Eğitim Sen Eskişehir Şube Başkanı Serkan Demir, sendikanın hazırladığı  "Eğitime yönelik saldırı ve tehditlerin gölgesinde 2016-2017 eğitim-öğretim yılının 1. yarıyıl değerlendirmesi" raporunu anlattı.
OHAL ve KHK uygulamaları toplumsal yaşamın her alanında olduğu gibi eğitim sisteminde de önemli değişiklikleri  gündeme getirdiğini vurgulayan Demir, “Eğitim-öğretim yılının ilk haftasında okullarda '15 Temmuz Demokrasi Zaferi ve Şehitleri Anma' temasıysa sunumlar yapılmış, öğrencilerin gelişimi açsından sakıncalı olmasına rağmen şiddet görüntüleri derslerde izletilmiş, öğrencilerin dahil edildiği '15 Temmuz' konulu yarışmalar, oyunlar, çeşitli etkinlikler düzenlenmiştir” dedi.

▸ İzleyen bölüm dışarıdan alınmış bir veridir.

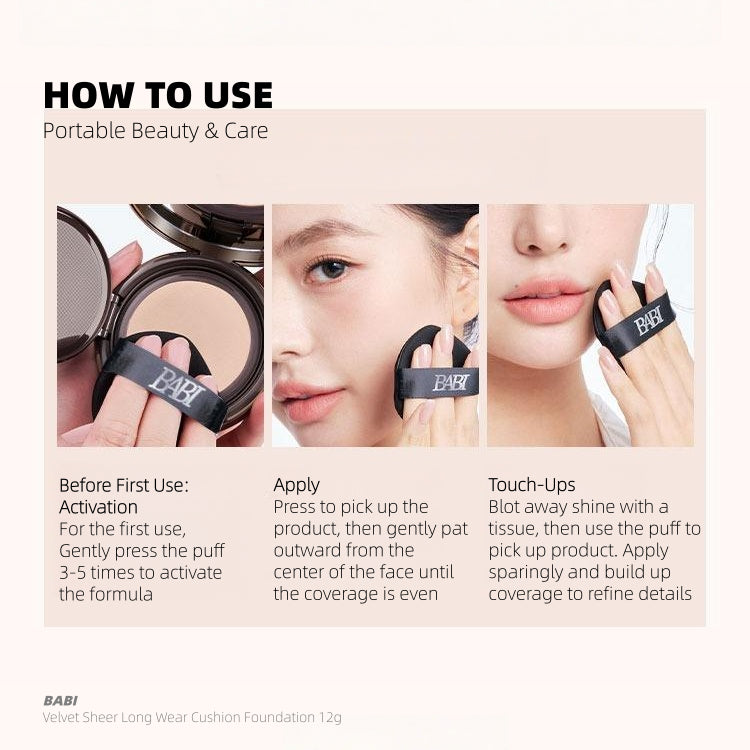 HOW TO USE
Portable Beauty & Care

BABI

BABI

BABI

Before First Use: Activation
For the first use, Gently press the puff 3-5 times to activate the formula

Apply
Press to pick up the product, then gently pat outward from the center of the face until the coverage is even

Touch-Ups
Blot away shine with a tissue, then use the puff to pick up product. Apply sparingly and build up coverage to refine details

BABI
Velvet Sheer Long Wear Cushion Foundation 12g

Yıllardır genelde kamu istihdamında özelde ise eğitimde güvencesiz, esnek ve performansa dayalı istihdam politikaları hayata geçirmek isteyen hükümet, 15 Temmuz darbe girişimi sonrasında eğitimde 'sözleşmeli istihdam' uygulamasını başlattığını öne süren Demir şunları söyledi:
“Proje okullarında sürgünler yaşandı.
Müfredat değişiklikleri ile bilimsel eğitim resmen ortadan kaldırılıyor. Kamu kaynaklarını özel okullara aktarma politikası devam ediyor. Eğitimde dinselleşme uygulamaları artarak sürüyor.  Milli Eğitim Bakanlığı, din derslerine ve imam hatip okullarını ayrı bir önem veriyor.
Yıllardır toplumsal yaşamın her alanında sürekli kamplaşma ve kutuplaştırma yaratmak üzerinden siyaset yapanlar, özellikle 15 Temmuz darbe girişimi sonrasında benzer bir bölünmeyi okullarda öğrenciler, öğretmenler ve veliler arasında oluşturmaya çalışmış ve bunda kısmen de olsa başarılı olmuşlardır.
Eğitimde siyasal kadrolaşma uygulamalarının yukarıdan aşağı doğru organize bir eklide gerçekleştirilmesi, okullarda yaşanan şiddetin artması, eğitim emekçilerine yönelik çeşitli saldırı ve tehditlerin(ihraç, açığa alma, sürgün vb.) sürmesi gibi uygulamalar, okulların fiilen kışla ya da cezaevi haline getirilmesini beraberinde getirmiştir.
2016-2017 eğitim öğretim yılının ilk yarısında yaşananlar, MEB'in eğitimin yapısal sorunlarına yönelik somut ve çözüme dayalı politikalar geliştirmek gibi bir derdinin olmadığını göstermektedir. okulların eğitim kurumu olmaktan adım adım uzaklaştığı ve öğrencilerin aşır atı gibi sınavdan sınava koştuğu, öğretmenlerin düşük ücretle, esnek, güvencesiz ve angarya çalışmaya zorlandığı, siyasal kadrolaşmanın zirve yaptığı, farklı dil ve kimliklerin dışlandığı, eğitimin zaten sorunlu olun niteliğinin daha da kötüleştiği bir eğitim sisteminin sağlıklı nesiller yetiştirmesi mümkün değildir.
Her geçen gün daha fazla piyasa ilişkileri içine çekilen, okul öncesinde üniversiteye kadar bilimin değil, dini inanç sömürüsünün referans alındığı bir eğitim sisteminde eğitim ve bilim emekçilerinin öğrenci velilerle birlikte kamusal, demokratik, laik ve anadilinde eğitim mücadelemizi emek ve demokrasi güçleri ile birlikte omuz omuza sürdüreceğim bilinmelidir."